All these movements come in a period of unstable political extremes, on the eve of the Third World War. The Russian aggression against Ukraine had a negative impact not only on the economic level, but also on the internal political situation in the countries of Europe. As NATO’s newest member, which aligned itself strongly with the West, North Macedonia was certainly not spared from the damaging influences. These harmful influences no doubt contributed to this course of events within, where politics is not seen as an arena for the articulation of voters’ interests, but only as a way to obtain power and money.

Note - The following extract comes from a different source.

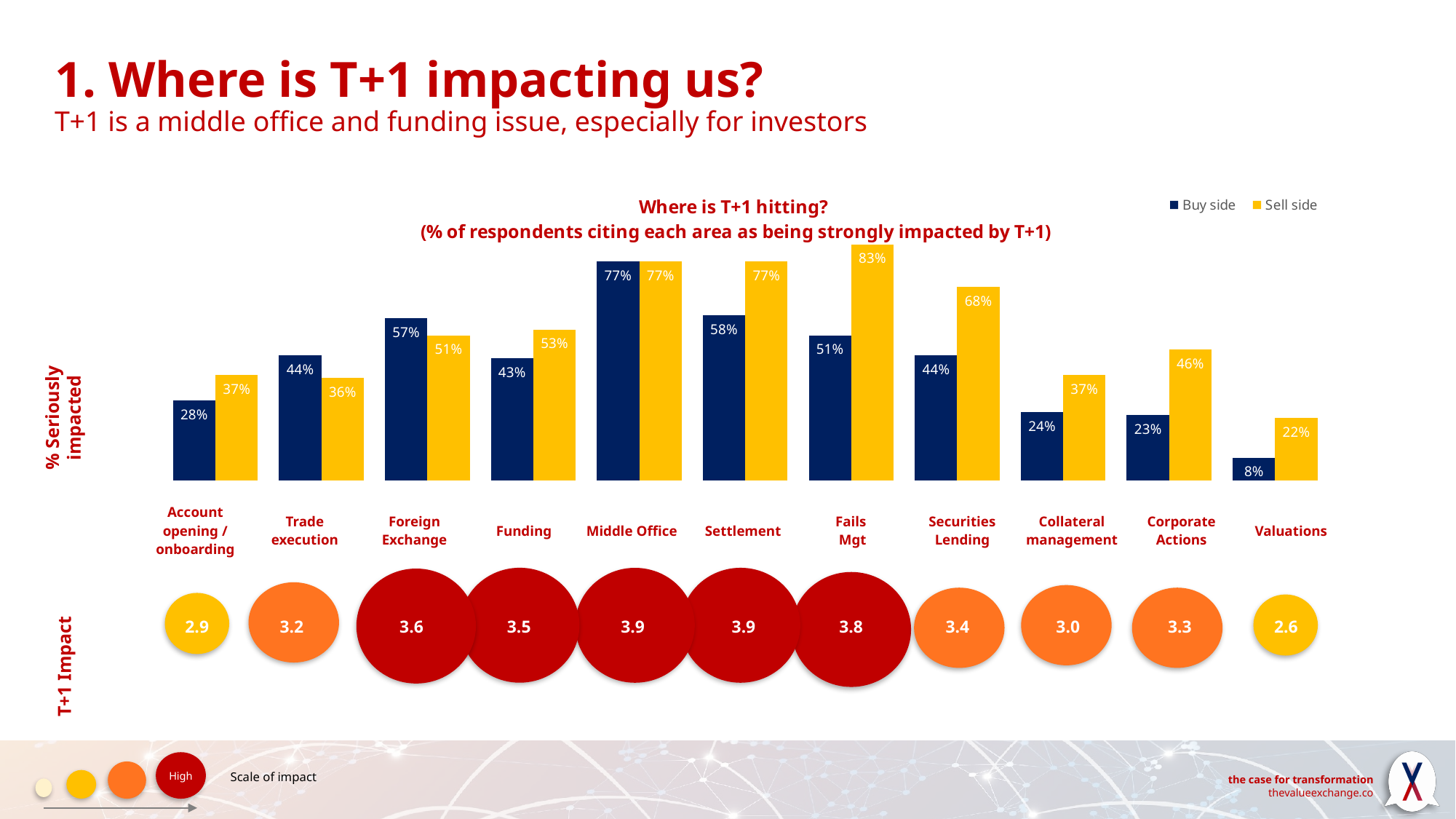
What is the T+1 Impact score shown for Settlement? 3.9 Which category has the highest Sell side value? Fails Mgt What is the Buy side value for Middle Office? 77% What is the Sell side value for Fails Mgt? 83% What is the difference between the Sell side and Buy side values for Fails Mgt? 32% Which category has the lowest Buy side value? Valuations What kind of chart is used to show the % seriously impacted? Bar chart How many categories are shown on the x axis of the bar chart? 11 How many series does the legend list? 2 What is the title of the bar chart? Where is T+1 hitting? What is the Buy side value for Valuations? 8% Which is larger for Foreign Exchange, the Buy side value or the Sell side value? Buy side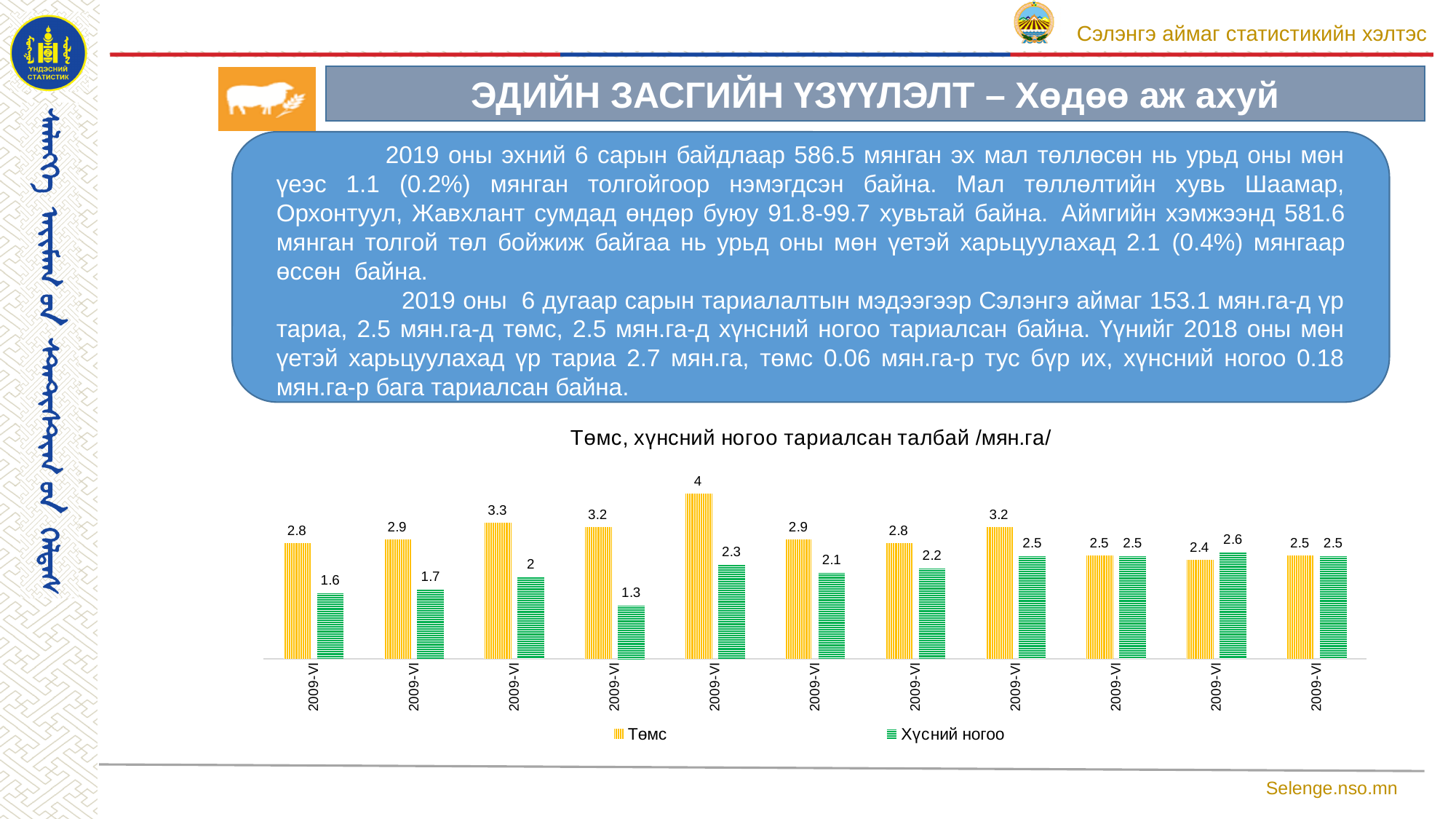
What is the Төмс value in the first (leftmost) group of bars? 2.8 What is the difference between the Төмс and Хүсний ногоо values in the first (leftmost) group of bars? 1.2 What is the Хүсний ногоо value in the first (leftmost) group of bars? 1.6 Which series is shown in green in the chart? Хүсний ногоо What is the highest value of the Төмс series? 4 What is the Хүсний ногоо value in the last (rightmost) group of bars? 2.5 How many groups of bars are plotted in the chart? 11 In the tenth group of bars (second from the right), which series has the larger value, Төмс or Хүсний ногоо? Хүсний ногоо What is the title of the chart? Төмс, хүнсний ногоо тариалсан талбай /мян.га/ What is the lowest value of the Хүсний ногоо series? 1.3 What kind of chart is shown on the slide? bar chart How many series does the chart legend list? 2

This continuous political earthquake was happening even at the time when the problem between Kosovo and Serbia was being pushed towards a solution. Belgrade and Pristina faced intense international pressure to reach an agreement, proposed by France and Germany and supported by the EU and the US, to “dismantle” the latest “bomb” in the troubled Western Balkans. This pressure made the parties accept solutions that in the past were the main material for building populist narratives in both countries: Serbia should really recognize Kosovo and Kosovo should create a community of Serbian municipalities.

This process can become a topic or material for political subjects outside of Kosovo or Serbia. After being found in the opposition, Alternativa came up with the idea of ​​applying the “union of municipalities” model to ethnic Albanians in North Macedonia as well. Not only with this proposal, but for years a completely wrong parallel has been drawn between the rights and the percentage of the ethnic Serbs in Kosovo and those of the ethnic Albanians in North Macedonia. The rights of ethnic Serbs in Kosovo are the result of negotiations between two states, which do not recognize each other, while the rights of ethnic Albanians in North Macedonia are the epilogue of an internal political process with features that cannot be compared to the countries of others. Personally, I am surprised by the tendency to copy bad solutions from the neighborhood and sell them locally as good ones. It would be best if Alternative had offered the Ohrid Agreement as a solution to the internal situation in Kosovo, but even in this case this solution is inapplicable there due to the particularities of the Belgrade-Pristina dispute. Unlike Northwestern Macedonia, the ethnic Serb-majority municipalities in northern Kosovo are geographically compact, almost monoethnic, and have separatist tendencies encouraged by Belgrade. That reality is not present here, where out of a total of 80 municipalities, ethnic Albanians are the majority in 15, while in 19 they are over 20 percent. Finally, such a model would annul the Ohrid Framework Agreement, which clearly states that there will be no territorial solution to ethnic issues. In a word, such an idea is out of time and space as today the country is a member of NATO, and the main challenge is integration into the EU.

However, the vote of the new government showed that it relies on a parliamentary majority of 65 deputies. One more than the previous majority, the one with the Alternative and without the Alliance for Albanians. The first came out with 4, the second came in with 8 deputies. Although the new majority was expected to number 69, the minus of 4 deputies consists of two DUI deputies and one independent, who together function within the “Fire Group” faction, and one DS party deputy. This reshuffle did not secure a strong majority, but it is stable enough for this government to complete its mandate for the first time since 2006. But there is one obstacle where the government could fall: constitutional changes to include ethnic Bulgarians in the Constitution, as a task undertaken last year with the French Proposal, which removed the veto for negotiations with the EU.